The pre-scientific world was human in scale, and it assigned great importance to us, our needs, and our place in God's plan. The scientific world is vast beyond our imagining, and in it we are smart apes living on an average planet circling an average star in one of a trillion galaxies. Whether we have any more of a role than bacteria or space dust remains an open question. Can we live with that? If we really incorporated that understanding into everything we think and do, where would we be?
1 comment:
I've always found "many kinds of truth" arguments like Wieseltier's deeply unsatisfying. They seem to me obvious cant designed to smother challenges to the traditional division of academic departments and traditional liberal arts requirements, and preserve their funding--which I'm all for as a goal. I'm just not blown away by the force of such arguments' truth.

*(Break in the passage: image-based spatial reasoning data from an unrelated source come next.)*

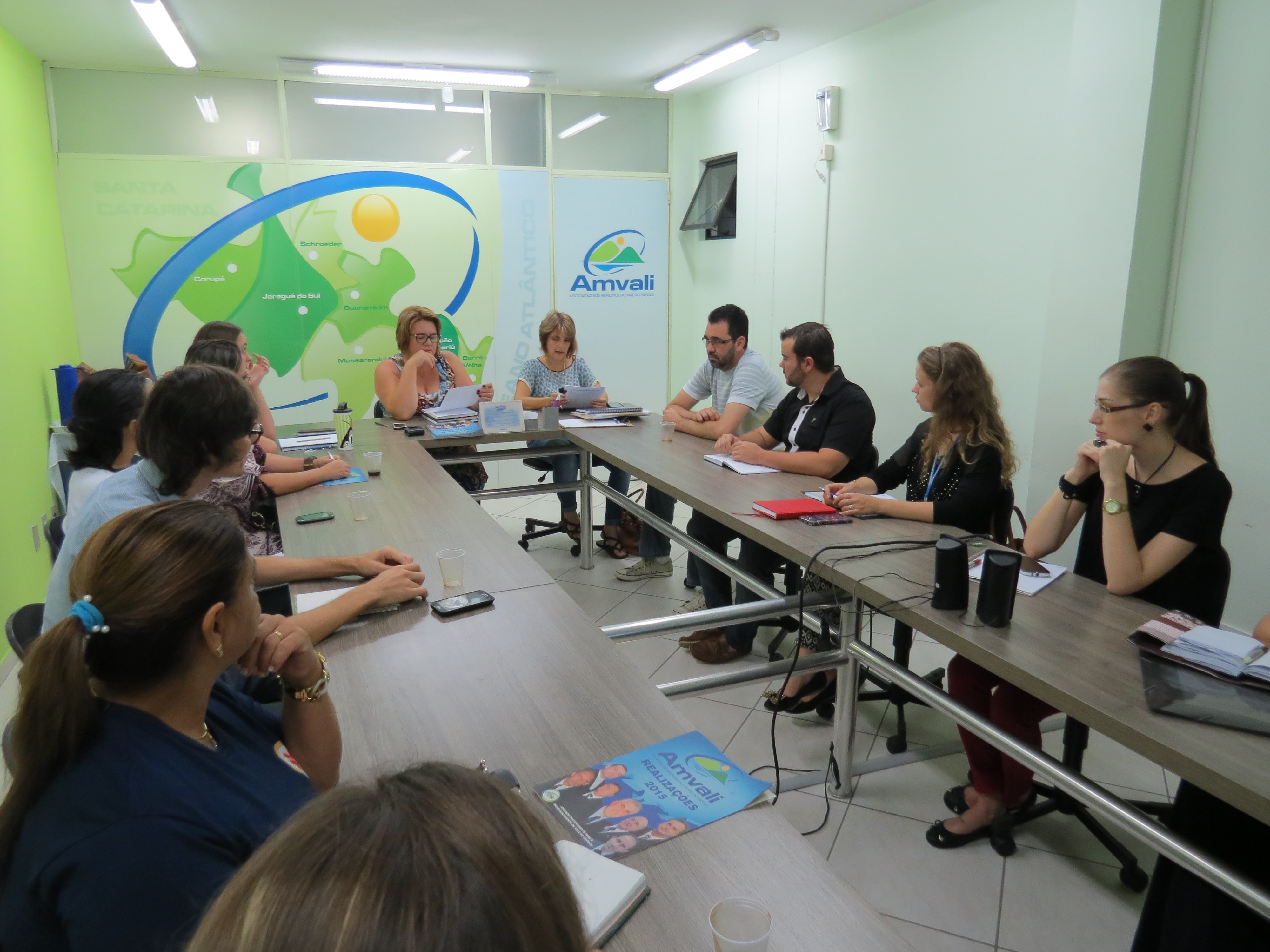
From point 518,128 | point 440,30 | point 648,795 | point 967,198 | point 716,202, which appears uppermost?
point 440,30

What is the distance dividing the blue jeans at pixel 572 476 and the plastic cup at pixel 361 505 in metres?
1.70

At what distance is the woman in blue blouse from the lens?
4.57 metres

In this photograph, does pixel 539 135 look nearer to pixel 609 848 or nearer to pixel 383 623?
pixel 383 623

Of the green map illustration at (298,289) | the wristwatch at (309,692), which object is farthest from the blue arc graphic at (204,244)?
the wristwatch at (309,692)

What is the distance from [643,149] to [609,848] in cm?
602

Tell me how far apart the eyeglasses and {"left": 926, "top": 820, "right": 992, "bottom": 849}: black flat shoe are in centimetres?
115

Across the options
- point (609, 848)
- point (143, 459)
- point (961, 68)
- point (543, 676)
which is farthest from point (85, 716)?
point (961, 68)

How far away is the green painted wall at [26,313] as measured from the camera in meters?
3.61

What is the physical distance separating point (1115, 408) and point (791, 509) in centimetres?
93

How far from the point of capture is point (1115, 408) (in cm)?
197

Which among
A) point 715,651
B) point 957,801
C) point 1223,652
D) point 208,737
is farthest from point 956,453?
point 208,737

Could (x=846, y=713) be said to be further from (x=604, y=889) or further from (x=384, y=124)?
(x=384, y=124)

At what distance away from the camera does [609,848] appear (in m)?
1.08

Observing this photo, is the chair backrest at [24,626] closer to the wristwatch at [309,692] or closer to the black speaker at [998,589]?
the wristwatch at [309,692]
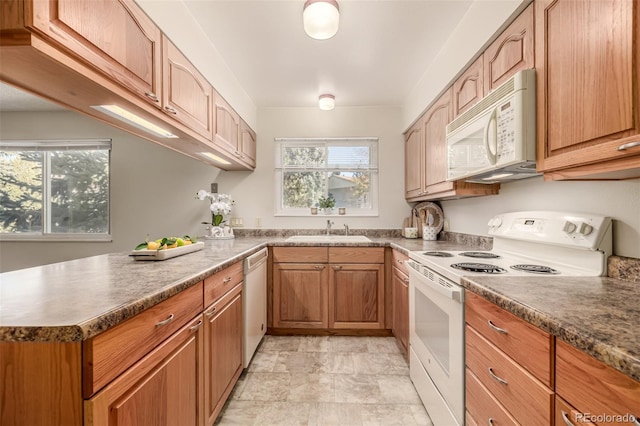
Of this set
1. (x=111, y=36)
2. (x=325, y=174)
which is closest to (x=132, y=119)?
(x=111, y=36)

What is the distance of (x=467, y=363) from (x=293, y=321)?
71.9 inches

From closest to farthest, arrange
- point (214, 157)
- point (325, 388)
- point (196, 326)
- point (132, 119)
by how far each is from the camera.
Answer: point (196, 326), point (132, 119), point (325, 388), point (214, 157)

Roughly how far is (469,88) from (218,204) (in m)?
2.42

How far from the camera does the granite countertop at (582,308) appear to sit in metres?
0.59

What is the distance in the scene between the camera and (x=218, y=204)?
3.00 metres

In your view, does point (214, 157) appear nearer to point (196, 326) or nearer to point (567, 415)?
point (196, 326)

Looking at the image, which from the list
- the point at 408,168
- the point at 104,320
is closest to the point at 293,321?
the point at 408,168

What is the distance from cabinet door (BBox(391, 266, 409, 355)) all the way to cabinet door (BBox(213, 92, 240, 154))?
1.80 meters

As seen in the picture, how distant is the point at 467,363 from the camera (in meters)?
1.23

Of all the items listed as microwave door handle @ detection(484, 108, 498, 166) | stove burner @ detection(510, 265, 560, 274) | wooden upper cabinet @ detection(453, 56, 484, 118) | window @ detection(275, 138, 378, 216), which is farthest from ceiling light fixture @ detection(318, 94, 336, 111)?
stove burner @ detection(510, 265, 560, 274)

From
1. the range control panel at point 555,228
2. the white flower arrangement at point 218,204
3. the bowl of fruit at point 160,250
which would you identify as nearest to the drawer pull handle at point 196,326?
the bowl of fruit at point 160,250

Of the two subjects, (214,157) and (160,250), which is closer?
(160,250)

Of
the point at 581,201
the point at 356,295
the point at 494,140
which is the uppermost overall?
the point at 494,140

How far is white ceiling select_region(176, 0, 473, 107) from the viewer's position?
177 cm
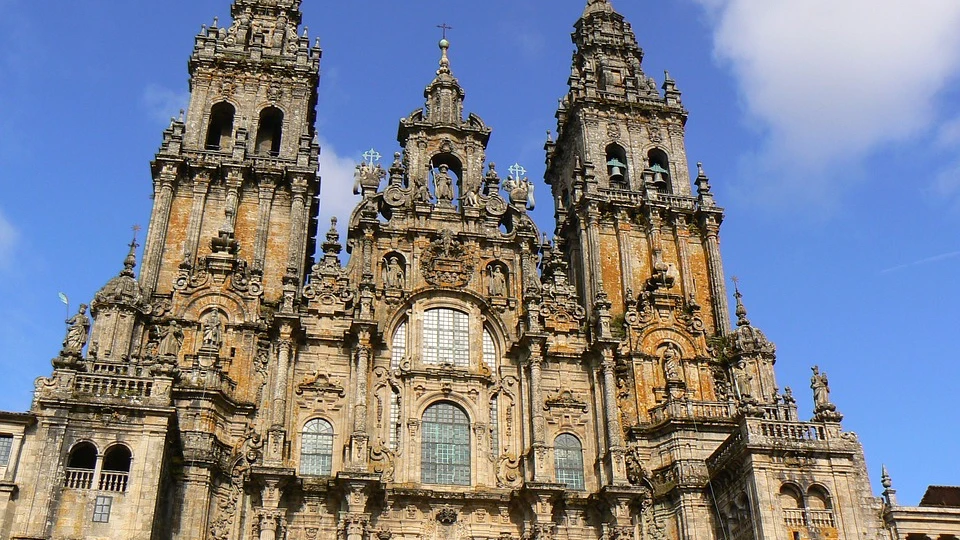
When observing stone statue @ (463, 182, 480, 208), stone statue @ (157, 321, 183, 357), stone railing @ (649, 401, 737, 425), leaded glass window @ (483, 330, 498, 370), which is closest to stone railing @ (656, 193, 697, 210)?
stone statue @ (463, 182, 480, 208)

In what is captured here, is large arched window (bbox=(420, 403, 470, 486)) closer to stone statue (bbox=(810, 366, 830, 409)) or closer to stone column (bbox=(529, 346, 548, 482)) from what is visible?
stone column (bbox=(529, 346, 548, 482))

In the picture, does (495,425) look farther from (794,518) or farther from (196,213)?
(196,213)

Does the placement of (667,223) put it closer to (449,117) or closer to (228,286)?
(449,117)

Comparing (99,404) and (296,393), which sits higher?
(296,393)

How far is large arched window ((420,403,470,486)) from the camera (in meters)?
31.8

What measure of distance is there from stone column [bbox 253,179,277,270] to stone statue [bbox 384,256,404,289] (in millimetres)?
4471

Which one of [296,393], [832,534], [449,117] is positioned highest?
[449,117]

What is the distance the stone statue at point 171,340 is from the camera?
31406 millimetres

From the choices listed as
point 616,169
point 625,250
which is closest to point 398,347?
point 625,250

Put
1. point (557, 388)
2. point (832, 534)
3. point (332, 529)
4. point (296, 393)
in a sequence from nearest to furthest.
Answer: point (832, 534) → point (332, 529) → point (296, 393) → point (557, 388)

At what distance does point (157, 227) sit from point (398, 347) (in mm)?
9674

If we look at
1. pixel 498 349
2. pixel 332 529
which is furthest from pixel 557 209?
pixel 332 529

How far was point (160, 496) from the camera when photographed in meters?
26.5

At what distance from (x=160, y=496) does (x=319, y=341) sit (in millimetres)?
8216
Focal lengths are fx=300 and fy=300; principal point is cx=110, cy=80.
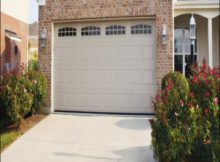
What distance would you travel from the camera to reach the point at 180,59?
41.2 feet

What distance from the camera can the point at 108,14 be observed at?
9.54 meters

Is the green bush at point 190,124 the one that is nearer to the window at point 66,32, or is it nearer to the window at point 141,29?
the window at point 141,29

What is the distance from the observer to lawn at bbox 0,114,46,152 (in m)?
6.81

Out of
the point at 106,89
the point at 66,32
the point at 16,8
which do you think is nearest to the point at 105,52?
the point at 106,89

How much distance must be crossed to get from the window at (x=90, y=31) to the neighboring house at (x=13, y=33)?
2.64m

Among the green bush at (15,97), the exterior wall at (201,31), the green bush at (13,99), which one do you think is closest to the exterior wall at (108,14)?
the green bush at (15,97)

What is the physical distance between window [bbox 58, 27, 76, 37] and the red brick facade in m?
1.84

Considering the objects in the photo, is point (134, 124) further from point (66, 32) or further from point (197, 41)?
point (197, 41)

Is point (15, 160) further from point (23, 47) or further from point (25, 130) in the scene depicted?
point (23, 47)

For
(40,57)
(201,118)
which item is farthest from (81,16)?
(201,118)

I suspect that ultimately our science of humanity will be so sophisticated that we will be able to understand the origins of World War I on a molecular level. I don't find this scary, nor does it make me feel irrelevant as a historian. On a philosophical level, I regard my work as mainly making observations and offering partial hypotheses and maybe gaining a few fleeting glimpses of possible truth, which I then mangle in an attempt to express them in language (as I think anyone in my profession does, be they ever so brilliant). Somehow I don't think that, even when we've come to understand events on a molecular level, this will make many people who would be otherwise interested simply give up on history. People will always want things that strike their imaginations--even when they know that somebody understands their imaginations in a biochemical way. And what else, after all, is entertainment, but something that strikes the imagination? (And, even at its most austere, is not religion a way of striking the imagination--hence entertainment? It seems to me many of our forms of entertainment--music, sports, dance, drama, comedy--started out as religious expressions.)
Will universities always be able to persuade society pay and pay for the humanities? Perhaps not as such--but that is not the same as ceasing to see the need to train some folks in some semblance of relatively sophisticated communication and argument.